The fiscal cliff discussion will start again in the coming weeks so the political bantering could lead to an increase in volatility. We will continue to keep you up-to-date with our views and please do not hesitate to call your advisor if you have any questions.

Jason Shore

Partner, Advisor

Do You A Time Bomb?

There is much talk these days about life insurance policies at risk to lapse? When it comes to having a sound financial plan, there are few items more important than ensuring that your loved ones will be in good financial shape should you unexpectedly pass away. However, the topic is often avoided because it elicits undesirable emotions. We don’t like to think about the death of a loved one and nobody wants to spend an evening with an insurance agent discussing life insurance. Because of these components, most people never review their life insurance policy, but it should not be something you buy and forget about.

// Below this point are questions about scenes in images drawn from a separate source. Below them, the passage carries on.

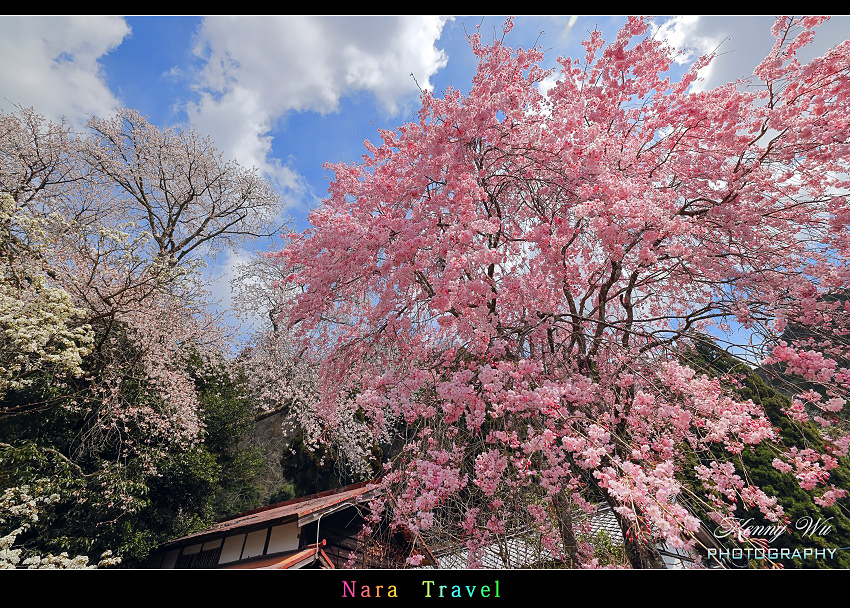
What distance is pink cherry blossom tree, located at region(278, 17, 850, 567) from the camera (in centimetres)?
254

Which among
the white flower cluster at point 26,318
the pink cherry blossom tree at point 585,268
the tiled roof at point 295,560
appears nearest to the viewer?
the pink cherry blossom tree at point 585,268

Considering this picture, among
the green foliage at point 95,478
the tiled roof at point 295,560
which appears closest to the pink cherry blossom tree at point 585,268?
the tiled roof at point 295,560

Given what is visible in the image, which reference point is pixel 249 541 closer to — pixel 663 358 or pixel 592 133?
pixel 663 358

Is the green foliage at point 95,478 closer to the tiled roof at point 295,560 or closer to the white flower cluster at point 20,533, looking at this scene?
the white flower cluster at point 20,533

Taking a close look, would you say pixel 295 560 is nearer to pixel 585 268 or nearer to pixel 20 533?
pixel 20 533

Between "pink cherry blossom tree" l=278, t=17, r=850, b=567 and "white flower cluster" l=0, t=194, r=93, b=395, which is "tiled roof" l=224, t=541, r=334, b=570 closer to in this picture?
"pink cherry blossom tree" l=278, t=17, r=850, b=567

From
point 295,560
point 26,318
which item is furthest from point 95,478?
point 295,560

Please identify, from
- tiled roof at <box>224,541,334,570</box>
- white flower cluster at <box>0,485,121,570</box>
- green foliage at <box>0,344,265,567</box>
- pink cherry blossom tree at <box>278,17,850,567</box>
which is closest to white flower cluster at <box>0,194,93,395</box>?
green foliage at <box>0,344,265,567</box>

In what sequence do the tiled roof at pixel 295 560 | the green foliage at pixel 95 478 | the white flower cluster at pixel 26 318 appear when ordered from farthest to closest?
the green foliage at pixel 95 478 → the tiled roof at pixel 295 560 → the white flower cluster at pixel 26 318

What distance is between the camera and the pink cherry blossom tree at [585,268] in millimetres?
2539

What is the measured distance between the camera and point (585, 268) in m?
3.78

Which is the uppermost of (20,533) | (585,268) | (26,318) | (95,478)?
(585,268)
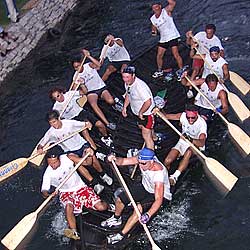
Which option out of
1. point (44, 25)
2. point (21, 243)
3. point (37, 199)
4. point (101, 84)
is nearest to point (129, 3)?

Here is one example of why you should have your policies reviewed:

 

 

We have reviewed several polices lately that were destined to lapse and the client had no idea, and even worse, did not know it was possible for them to lapse.

 

Many variable rate policies were sold in the 80’s and 90’s when interest rates on cash values were higher. These polices were designed with the assumption that those interest rates would continue. They have not. As a result, the cash value did not grow to cover the increasing cost of insurance as the insured gets older. Eventually, there is not enough cash value in the policy to pay for the cost of insurance and these policies will lapse, even though you have never missed a premium payment.

 

Bottom Line: Whatever type of insurance you have (Whole Life, Universal Life, Term, etc.), I suggest you have a periodic review of policies with your financial advisor.

 

At the very least, you should revisit your policies whenever there is a significant life event, such as the birth of a child or the purchase of a new home. We view life insurance as one of many tools available to achieve your financial goals. While it is not our primary focus, our advisors are licensed in North Carolina (and several other states).